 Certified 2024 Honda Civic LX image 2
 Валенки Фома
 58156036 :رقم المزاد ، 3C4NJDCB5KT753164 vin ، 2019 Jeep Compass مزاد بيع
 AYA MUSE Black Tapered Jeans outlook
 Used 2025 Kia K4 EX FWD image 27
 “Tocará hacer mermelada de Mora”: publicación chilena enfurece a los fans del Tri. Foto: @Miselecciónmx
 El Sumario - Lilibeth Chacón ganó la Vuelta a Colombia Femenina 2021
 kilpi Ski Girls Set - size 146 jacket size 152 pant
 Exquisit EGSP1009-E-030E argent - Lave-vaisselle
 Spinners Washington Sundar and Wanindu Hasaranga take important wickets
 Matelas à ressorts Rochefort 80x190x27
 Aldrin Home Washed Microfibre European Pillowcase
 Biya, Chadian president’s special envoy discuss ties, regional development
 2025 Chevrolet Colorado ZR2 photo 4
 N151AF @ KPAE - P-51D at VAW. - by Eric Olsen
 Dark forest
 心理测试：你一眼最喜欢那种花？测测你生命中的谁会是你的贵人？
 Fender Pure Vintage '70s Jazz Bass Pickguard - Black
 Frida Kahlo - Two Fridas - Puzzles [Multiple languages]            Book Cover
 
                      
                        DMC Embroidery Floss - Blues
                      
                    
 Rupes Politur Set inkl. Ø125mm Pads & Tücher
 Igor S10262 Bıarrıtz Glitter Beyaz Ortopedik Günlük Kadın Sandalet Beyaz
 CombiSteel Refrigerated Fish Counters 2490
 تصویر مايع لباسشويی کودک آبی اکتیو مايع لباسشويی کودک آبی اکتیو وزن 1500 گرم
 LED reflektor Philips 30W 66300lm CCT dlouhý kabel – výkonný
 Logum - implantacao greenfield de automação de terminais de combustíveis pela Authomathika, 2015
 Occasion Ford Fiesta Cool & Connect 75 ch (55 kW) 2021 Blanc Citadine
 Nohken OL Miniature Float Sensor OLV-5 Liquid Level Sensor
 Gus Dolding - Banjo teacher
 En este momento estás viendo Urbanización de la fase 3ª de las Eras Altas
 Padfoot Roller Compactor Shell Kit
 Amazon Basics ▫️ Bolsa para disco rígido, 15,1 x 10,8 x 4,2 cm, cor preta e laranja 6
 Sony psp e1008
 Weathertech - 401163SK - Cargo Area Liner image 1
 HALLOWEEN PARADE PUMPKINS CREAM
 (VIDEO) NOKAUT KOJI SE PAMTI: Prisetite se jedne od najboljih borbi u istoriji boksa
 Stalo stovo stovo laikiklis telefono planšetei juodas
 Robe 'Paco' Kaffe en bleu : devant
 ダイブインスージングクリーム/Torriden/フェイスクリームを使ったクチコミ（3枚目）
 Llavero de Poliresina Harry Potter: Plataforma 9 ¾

◆ **Aim of the exercise**
All of the entries above need to be retyped exactly.

◆ **Solution for this task**
 Certified 2024 Honda Civic LX image 2
 Валенки Фома
 58156036 :رقم المزاد ، 3C4NJDCB5KT753164 vin ، 2019 Jeep Compass مزاد بيع
 AYA MUSE Black Tapered Jeans outlook
 Used 2025 Kia K4 EX FWD image 27
 “Tocará hacer mermelada de Mora”: publicación chilena enfurece a los fans del Tri. Foto: @Miselecciónmx
 El Sumario - Lilibeth Chacón ganó la Vuelta a Colombia Femenina 2021
 kilpi Ski Girls Set - size 146 jacket size 152 pant
 Exquisit EGSP1009-E-030E argent - Lave-vaisselle
 Spinners Washington Sundar and Wanindu Hasaranga take important wickets
 Matelas à ressorts Rochefort 80x190x27
 Aldrin Home Washed Microfibre European Pillowcase
 Biya, Chadian president’s special envoy discuss ties, regional development
 2025 Chevrolet Colorado ZR2 photo 4
 N151AF @ KPAE - P-51D at VAW. - by Eric Olsen
 Dark forest
 心理测试：你一眼最喜欢那种花？测测你生命中的谁会是你的贵人？
 Fender Pure Vintage '70s Jazz Bass Pickguard - Black
 Frida Kahlo - Two Fridas - Puzzles [Multiple languages]            Book Cover
 
                      
                        DMC Embroidery Floss - Blues
                      
                    
 Rupes Politur Set inkl. Ø125mm Pads & Tücher
 Igor S10262 Bıarrıtz Glitter Beyaz Ortopedik Günlük Kadın Sandalet Beyaz
 CombiSteel Refrigerated Fish Counters 2490
 تصویر مايع لباسشويی کودک آبی اکتیو مايع لباسشويی کودک آبی اکتیو وزن 1500 گرم
 LED reflektor Philips 30W 66300lm CCT dlouhý kabel – výkonný
 Logum - implantacao greenfield de automação de terminais de combustíveis pela Authomathika, 2015
 Occasion Ford Fiesta Cool & Connect 75 ch (55 kW) 2021 Blanc Citadine
 Nohken OL Miniature Float Sensor OLV-5 Liquid Level Sensor
 Gus Dolding - Banjo teacher
 En este momento estás viendo Urbanización de la fase 3ª de las Eras Altas
 Padfoot Roller Compactor Shell Kit
 Amazon Basics ▫️ Bolsa para disco rígido, 15,1 x 10,8 x 4,2 cm, cor preta e laranja 6
 Sony psp e1008
 Weathertech - 401163SK - Cargo Area Liner image 1
 HALLOWEEN PARADE PUMPKINS CREAM
 (VIDEO) NOKAUT KOJI SE PAMTI: Prisetite se jedne od najboljih borbi u istoriji boksa
 Stalo stovo stovo laikiklis telefono planšetei juodas
 Robe 'Paco' Kaffe en bleu : devant
 ダイブインスージングクリーム/Torriden/フェイスクリームを使ったクチコミ（3枚目）
 Llavero de Poliresina Harry Potter: Plataforma 9 ¾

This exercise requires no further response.